It's not ready yet (and I'm reworking everything and changing the language.) But the basics explain it easily enough:

The type:

-- | The type of all types; resulting in either @'Star'@ or @'Box'@.
data Kind
  = Star
  -- ^ The type of a @'Type'@, which has its own type, @'Box'@.
  | Box
  -- ^ The type of @'Star'@, which should never be mentioned by the user
  -- program.
  deriving (Eq, Show, Enum, Bounded)

-- | The core dependent calculus.
data Expr a
  = Var a
  -- ^ Variable bindings
  | App (Expr a) (Expr a)
  -- ^ Function application
  | Lam (Type a) (Scope () Expr a)
  -- ^ Lambda abstraction
  | Pi  (Type a) (Scope () Type a)
  -- ^ Pi types (both dependent and non-dependent function types)

DATASET ROWS —
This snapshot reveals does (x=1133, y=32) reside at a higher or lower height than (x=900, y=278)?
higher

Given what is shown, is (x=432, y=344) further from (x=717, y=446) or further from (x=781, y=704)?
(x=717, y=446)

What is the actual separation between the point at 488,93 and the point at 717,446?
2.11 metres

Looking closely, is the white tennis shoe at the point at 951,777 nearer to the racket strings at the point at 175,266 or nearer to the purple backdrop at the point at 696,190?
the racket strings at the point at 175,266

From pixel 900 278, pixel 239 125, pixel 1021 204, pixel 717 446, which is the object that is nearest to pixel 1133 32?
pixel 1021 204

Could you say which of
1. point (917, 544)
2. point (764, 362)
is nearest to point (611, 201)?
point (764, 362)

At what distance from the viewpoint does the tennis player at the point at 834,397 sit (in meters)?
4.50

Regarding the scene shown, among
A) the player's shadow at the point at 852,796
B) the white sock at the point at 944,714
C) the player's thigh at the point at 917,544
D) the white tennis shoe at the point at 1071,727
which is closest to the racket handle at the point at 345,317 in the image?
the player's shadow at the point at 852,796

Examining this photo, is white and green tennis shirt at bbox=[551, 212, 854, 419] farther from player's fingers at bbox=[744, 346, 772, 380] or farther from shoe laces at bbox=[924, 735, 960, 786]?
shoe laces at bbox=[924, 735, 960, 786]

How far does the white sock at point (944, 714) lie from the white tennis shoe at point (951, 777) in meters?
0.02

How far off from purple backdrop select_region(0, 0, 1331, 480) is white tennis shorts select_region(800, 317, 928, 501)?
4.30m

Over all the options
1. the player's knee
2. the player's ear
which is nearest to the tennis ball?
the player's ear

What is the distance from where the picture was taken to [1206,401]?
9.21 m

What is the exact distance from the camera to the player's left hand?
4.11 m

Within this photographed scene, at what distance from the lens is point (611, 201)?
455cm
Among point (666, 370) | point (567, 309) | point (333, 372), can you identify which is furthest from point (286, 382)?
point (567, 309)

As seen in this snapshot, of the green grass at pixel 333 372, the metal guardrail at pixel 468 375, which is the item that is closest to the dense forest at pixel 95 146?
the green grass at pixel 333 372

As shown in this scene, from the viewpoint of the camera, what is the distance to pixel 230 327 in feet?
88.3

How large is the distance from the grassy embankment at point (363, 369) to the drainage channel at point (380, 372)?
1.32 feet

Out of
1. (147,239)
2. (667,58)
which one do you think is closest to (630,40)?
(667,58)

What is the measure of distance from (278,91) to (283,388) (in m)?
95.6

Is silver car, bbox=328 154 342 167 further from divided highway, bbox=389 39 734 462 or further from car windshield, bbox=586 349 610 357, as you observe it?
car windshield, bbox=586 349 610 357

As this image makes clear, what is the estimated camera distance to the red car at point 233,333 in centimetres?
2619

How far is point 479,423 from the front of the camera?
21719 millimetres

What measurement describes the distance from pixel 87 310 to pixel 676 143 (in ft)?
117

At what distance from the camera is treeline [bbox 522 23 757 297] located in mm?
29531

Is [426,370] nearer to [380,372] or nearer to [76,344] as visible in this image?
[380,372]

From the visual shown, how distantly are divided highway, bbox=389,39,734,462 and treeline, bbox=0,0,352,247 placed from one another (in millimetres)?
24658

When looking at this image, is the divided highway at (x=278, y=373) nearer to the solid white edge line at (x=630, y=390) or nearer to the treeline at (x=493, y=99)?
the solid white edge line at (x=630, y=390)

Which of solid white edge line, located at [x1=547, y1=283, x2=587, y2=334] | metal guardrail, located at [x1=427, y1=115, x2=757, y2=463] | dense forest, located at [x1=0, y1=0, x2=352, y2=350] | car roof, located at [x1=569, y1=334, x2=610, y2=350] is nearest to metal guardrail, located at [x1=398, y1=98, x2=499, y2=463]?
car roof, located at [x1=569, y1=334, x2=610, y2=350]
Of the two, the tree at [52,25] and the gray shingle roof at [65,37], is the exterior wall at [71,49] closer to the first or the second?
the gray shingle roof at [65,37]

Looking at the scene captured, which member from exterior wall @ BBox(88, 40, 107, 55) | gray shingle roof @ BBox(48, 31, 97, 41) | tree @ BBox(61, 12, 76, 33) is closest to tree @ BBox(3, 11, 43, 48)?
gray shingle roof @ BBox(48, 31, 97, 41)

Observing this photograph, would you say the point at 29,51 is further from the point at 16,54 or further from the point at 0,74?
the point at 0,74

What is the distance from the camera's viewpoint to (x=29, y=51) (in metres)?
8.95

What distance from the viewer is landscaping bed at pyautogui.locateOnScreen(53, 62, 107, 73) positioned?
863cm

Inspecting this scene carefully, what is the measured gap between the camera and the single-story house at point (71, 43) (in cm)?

WORK TO BE COMPLETED — Print the excerpt with the Haskell Kind and Expr definitions again in full, reproducing every character and line break.

EXERCISE OUTPUT —
It's not ready yet (and I'm reworking everything and changing the language.) But the basics explain it easily enough:

The type:

-- | The type of all types; resulting in either @'Star'@ or @'Box'@.
data Kind
  = Star
  -- ^ The type of a @'Type'@, which has its own type, @'Box'@.
  | Box
  -- ^ The type of @'Star'@, which should never be mentioned by the user
  -- program.
  deriving (Eq, Show, Enum, Bounded)

-- | The core dependent calculus.
data Expr a
  = Var a
  -- ^ Variable bindings
  | App (Expr a) (Expr a)
  -- ^ Function application
  | Lam (Type a) (Scope () Expr a)
  -- ^ Lambda abstraction
  | Pi  (Type a) (Scope () Type a)
  -- ^ Pi types (both dependent and non-dependent function types)